During last decade, the field of Artificial Intelligence and Deep Learning has seen an exponential growth, mostly thanks to result achieved by neural networks architectures. These algorithm, inspired by the working principles of the brain, allowed to achieve superhuman performances in many fields, redefining the state of the art for computer vision, text and speech recognition, problem solving. Convolutional neural networks (CNNs) have become the dominant neural network architecture for solving many state-of-the-art visual processing tasks.

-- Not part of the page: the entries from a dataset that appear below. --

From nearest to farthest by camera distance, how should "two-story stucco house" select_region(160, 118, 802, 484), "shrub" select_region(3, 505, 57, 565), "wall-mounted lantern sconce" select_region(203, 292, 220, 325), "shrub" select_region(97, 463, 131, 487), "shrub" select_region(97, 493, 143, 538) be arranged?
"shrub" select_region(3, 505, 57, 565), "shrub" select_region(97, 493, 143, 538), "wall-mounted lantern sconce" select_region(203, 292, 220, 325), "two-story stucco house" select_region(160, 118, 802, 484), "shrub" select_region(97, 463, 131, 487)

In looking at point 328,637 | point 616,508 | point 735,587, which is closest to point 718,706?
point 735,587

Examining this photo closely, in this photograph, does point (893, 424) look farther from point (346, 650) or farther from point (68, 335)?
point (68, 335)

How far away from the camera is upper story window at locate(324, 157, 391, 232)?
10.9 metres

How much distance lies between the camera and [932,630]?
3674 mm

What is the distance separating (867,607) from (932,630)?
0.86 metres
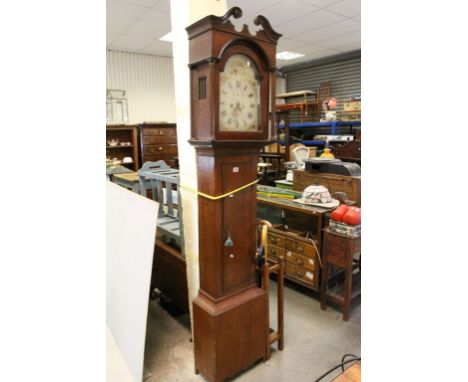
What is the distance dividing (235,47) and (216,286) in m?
1.14

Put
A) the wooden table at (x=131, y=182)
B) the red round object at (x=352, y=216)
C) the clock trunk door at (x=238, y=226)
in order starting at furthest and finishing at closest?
the wooden table at (x=131, y=182) < the red round object at (x=352, y=216) < the clock trunk door at (x=238, y=226)

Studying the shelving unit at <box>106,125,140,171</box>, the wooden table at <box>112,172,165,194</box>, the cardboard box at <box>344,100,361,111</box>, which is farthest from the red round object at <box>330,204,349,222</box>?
the shelving unit at <box>106,125,140,171</box>

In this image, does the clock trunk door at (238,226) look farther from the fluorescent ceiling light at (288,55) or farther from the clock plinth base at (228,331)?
the fluorescent ceiling light at (288,55)

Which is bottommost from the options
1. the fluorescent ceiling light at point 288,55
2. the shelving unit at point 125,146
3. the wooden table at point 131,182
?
the wooden table at point 131,182

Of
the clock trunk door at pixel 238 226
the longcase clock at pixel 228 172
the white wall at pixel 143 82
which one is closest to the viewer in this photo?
the longcase clock at pixel 228 172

Even though Graphical Processing Units are most often used in training and deploying CNNs, their power consumption becomes a problem for real time mobile applications. The ETH/UZH Institute of Neuroinformatics designed NullHop [Aimar2017], a CNN accelerator architecture which can support the implementation of state of the art CNNs in low-power and low-latency application scenarios. This architecture exploits the sparsity of neuron activations in CNNs to accelerate the computation and reduce memory requirements. This architecture is today characterized by a 16-bit fixed-point precision arithmetic, aligned with the standard precision used in deep learning field. To improve neural networks performances, many research groups are focusing on reducing networks bit precision to 8, 4 or even 1 bit, as targeted by [Andri2017]. As consequence, the design of hardware architectures for accelerating these networks requires new, different ALUs, able to support a wide range of precision.

Project description

This project is a collaboration between the Institute of Neuroinformatics (INI) of ETH/UZH and the Integrated Systems Laboratory of ETH. Neural network computation requires to perform many multiply and accumulate operations (MAC). The project will focus on the design of a configurable fixed-point MAC able to operate with multiple bit precision (16, 8 ,4 ,2, 1 bits, signed and unsigned) with multiple destination registers for the accumulation operation. When working in low precision mode, the block is going to compute multiple multiplication in parallel, ideally splitting the single 16 bits multiplier/adder into two/four/eight/sixteen low precision ones [Conti2017].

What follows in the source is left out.